Location
- Tam Nông district, Đồng Tháp Vietnam
- Coordinates: 10°24′51″N 105°13′31″E﻿ / ﻿10.4141°N 105.2252°E

Information
- Type: Public
- Established: 1983
- Principal: Phan Văn Trung
- Grades: 10-12
- Enrollment: 1,000
- Area: 24.654 sq. meter

= Tam Nong High School =

Tam Nong High School (Vietnamese: Trường Trung học phổ thông Tam Nông), one of the four public high schools in Tam Nong, was founded in 1984. It is located in Tam Nong district, Dong Thap, Vietnam.

== History ==
In 1983, the high school was the first high school in Tam Nong District first founded with 4 classes, one class of grade 11 and three classes of grade 10. On July 31, 1984, the People's Committee of Dong Thap City re-named it as Tam Nong High School and initiated a plan to locate the school's campus in an area of over 24.654 sq. meter at Phu Ninh village, Tam Nong District, Dong Thap Province.

== Teaching staff ==
The principal is Ms. Phan Văn Trung, a learned man, majors in chemistry.
There are about 70 teachers with seven groups, i.e. Literature, English, History-Geography-Civic Education, Maths-Informatics, Physics-Chemistry-Industrial Engineering, Physical Education-National Defense and Biology-Agricultural Engineering. Most teachers are young, qualified experienced and devoted.
File:Teaching Staff.jpg

== Infrastructure ==
Tam Nong High School was located in a large campus (over 2 hectares) in 1984.

== Education ==
Tam Nong High School offers each grade 10th, 11th, and 12th special education to help students perform well with their own talents. Students must wear uniforms when we go to school. The uniforms for boys consist of blue or dark-colored pants and white shirts. The girls wear ao dai.
The school functions from 7 a.m. to 5 p.m. During the recess hour students often go to the playground or go to the library to read books or newspapers. At break time, they also play sport, etc.

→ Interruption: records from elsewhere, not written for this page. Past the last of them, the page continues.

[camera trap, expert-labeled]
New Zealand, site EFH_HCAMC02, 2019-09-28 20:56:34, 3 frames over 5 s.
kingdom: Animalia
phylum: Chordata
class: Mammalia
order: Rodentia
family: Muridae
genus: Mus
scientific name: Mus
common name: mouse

The tuition fee is at the same level as public schools in Vietnam. Apart from the statutory fee.

== Admission ==
Students who want to be admitted must take a written examination consisting of three tests: Mathematics, Literature, and English. Approximately 500 students achieving the highest scores in the examination will be chosen from the competitive pool of hundreds of candidates each year.